Gather every line below that contains the word "snow", and copy each one in full. Case counts, so a line matches only if its capital and lowercase letters are the same as in the word.

+===+

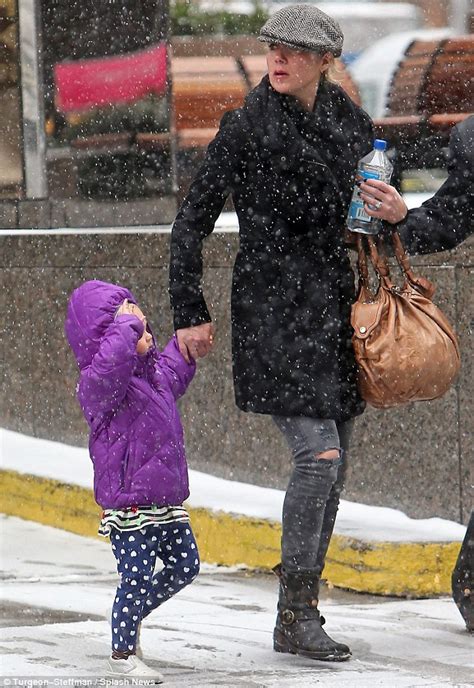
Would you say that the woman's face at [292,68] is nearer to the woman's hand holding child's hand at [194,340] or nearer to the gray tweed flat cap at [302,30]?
the gray tweed flat cap at [302,30]

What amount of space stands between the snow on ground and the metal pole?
156 cm

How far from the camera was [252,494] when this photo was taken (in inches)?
295

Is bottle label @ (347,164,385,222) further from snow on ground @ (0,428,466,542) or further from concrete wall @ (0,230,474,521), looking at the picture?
snow on ground @ (0,428,466,542)

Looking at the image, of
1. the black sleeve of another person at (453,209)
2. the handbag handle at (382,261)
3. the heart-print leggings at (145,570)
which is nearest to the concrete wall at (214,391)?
the black sleeve of another person at (453,209)

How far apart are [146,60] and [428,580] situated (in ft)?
14.5

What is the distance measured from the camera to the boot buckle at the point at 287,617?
498 cm

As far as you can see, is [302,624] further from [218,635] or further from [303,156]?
[303,156]

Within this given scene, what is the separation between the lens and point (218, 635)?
5.35 meters

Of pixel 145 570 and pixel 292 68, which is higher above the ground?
pixel 292 68

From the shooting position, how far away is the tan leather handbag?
16.1 feet

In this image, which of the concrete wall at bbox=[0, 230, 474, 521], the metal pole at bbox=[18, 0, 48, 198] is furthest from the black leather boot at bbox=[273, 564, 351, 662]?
the metal pole at bbox=[18, 0, 48, 198]

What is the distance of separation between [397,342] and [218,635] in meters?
1.14

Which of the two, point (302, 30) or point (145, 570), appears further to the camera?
point (302, 30)

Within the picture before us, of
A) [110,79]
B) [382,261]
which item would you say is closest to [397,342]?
[382,261]
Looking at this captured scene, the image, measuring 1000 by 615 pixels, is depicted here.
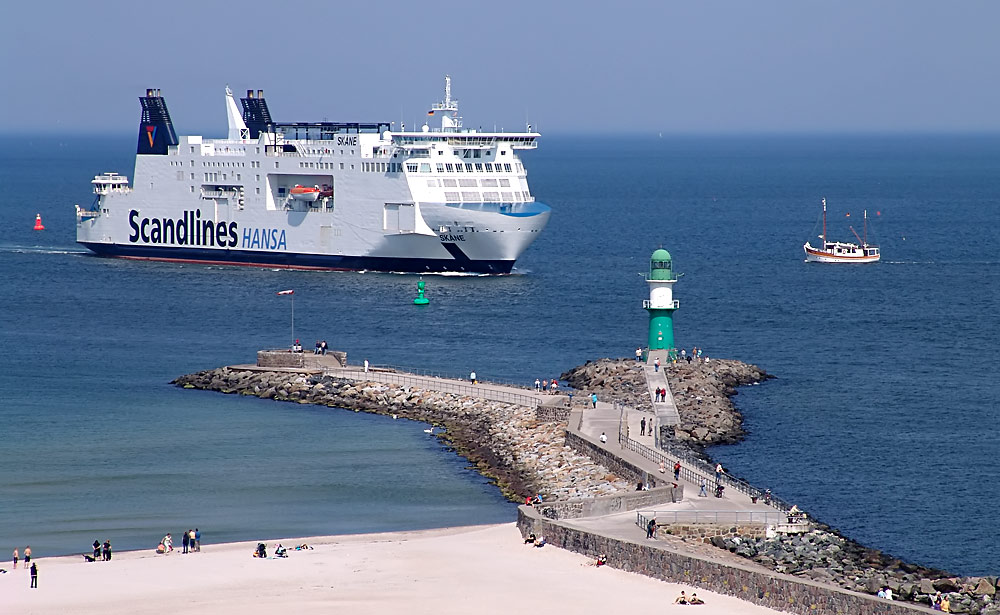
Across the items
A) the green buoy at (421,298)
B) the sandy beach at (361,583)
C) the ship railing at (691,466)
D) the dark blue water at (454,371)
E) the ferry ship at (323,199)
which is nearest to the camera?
the sandy beach at (361,583)

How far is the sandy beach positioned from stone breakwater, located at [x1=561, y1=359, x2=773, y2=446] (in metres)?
12.2

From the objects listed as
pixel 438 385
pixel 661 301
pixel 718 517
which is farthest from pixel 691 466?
pixel 438 385

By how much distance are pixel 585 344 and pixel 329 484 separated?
2197cm

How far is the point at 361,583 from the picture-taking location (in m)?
29.1

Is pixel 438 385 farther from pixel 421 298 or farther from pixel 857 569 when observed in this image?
pixel 857 569

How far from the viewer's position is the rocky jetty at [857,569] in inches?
1065

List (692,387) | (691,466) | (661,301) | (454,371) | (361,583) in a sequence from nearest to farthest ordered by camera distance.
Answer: (361,583) < (691,466) < (692,387) < (661,301) < (454,371)

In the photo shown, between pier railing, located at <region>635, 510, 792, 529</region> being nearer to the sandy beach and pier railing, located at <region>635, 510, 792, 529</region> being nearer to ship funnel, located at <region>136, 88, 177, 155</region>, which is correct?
the sandy beach

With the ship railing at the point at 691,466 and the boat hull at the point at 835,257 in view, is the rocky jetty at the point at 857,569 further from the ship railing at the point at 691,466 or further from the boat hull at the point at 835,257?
the boat hull at the point at 835,257

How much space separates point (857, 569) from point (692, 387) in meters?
19.7

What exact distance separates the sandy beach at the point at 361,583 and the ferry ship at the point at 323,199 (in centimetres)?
4647

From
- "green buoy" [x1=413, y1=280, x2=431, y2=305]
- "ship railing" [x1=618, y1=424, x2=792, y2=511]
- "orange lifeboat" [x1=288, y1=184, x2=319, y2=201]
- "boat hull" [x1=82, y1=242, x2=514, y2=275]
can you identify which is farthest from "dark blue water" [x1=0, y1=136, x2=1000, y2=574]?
"orange lifeboat" [x1=288, y1=184, x2=319, y2=201]

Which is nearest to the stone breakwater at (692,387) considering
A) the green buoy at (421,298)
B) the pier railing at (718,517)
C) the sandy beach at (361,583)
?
the pier railing at (718,517)

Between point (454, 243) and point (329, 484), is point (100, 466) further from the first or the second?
point (454, 243)
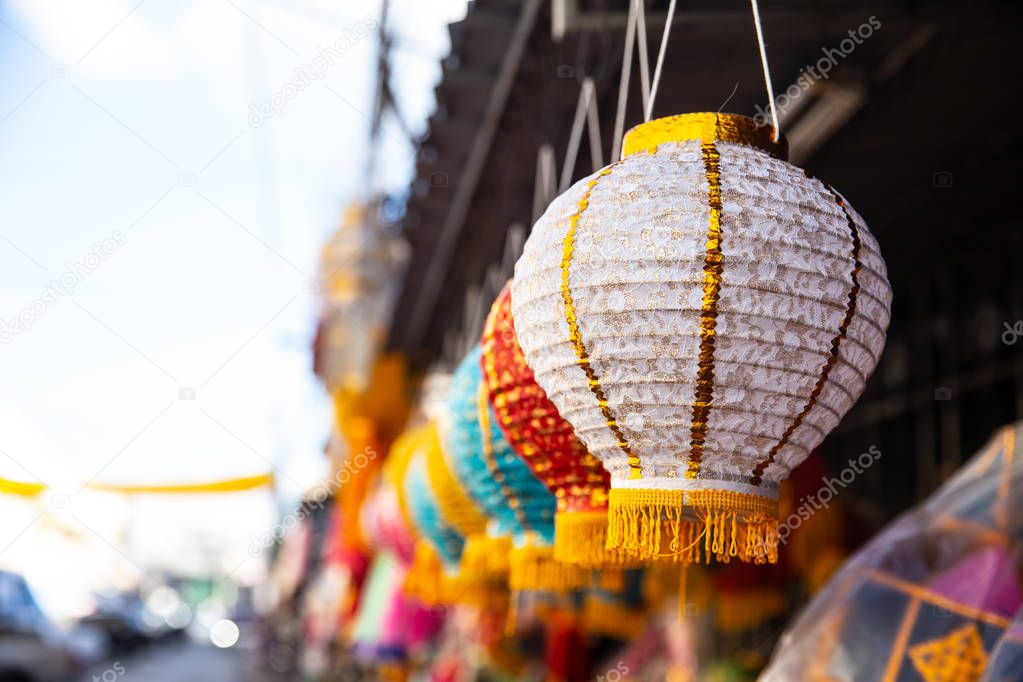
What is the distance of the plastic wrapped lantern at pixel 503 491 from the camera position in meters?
2.32

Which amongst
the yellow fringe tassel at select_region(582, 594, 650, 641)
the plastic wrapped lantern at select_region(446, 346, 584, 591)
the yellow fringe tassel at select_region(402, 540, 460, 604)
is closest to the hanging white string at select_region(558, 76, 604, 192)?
the plastic wrapped lantern at select_region(446, 346, 584, 591)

+===+

_Written response:_
What amount of space stands between the snow on ground and the metal pole?
Is bottle label @ (347,164,385,222) further from snow on ground @ (0,428,466,542) or further from concrete wall @ (0,230,474,521), looking at the picture?
snow on ground @ (0,428,466,542)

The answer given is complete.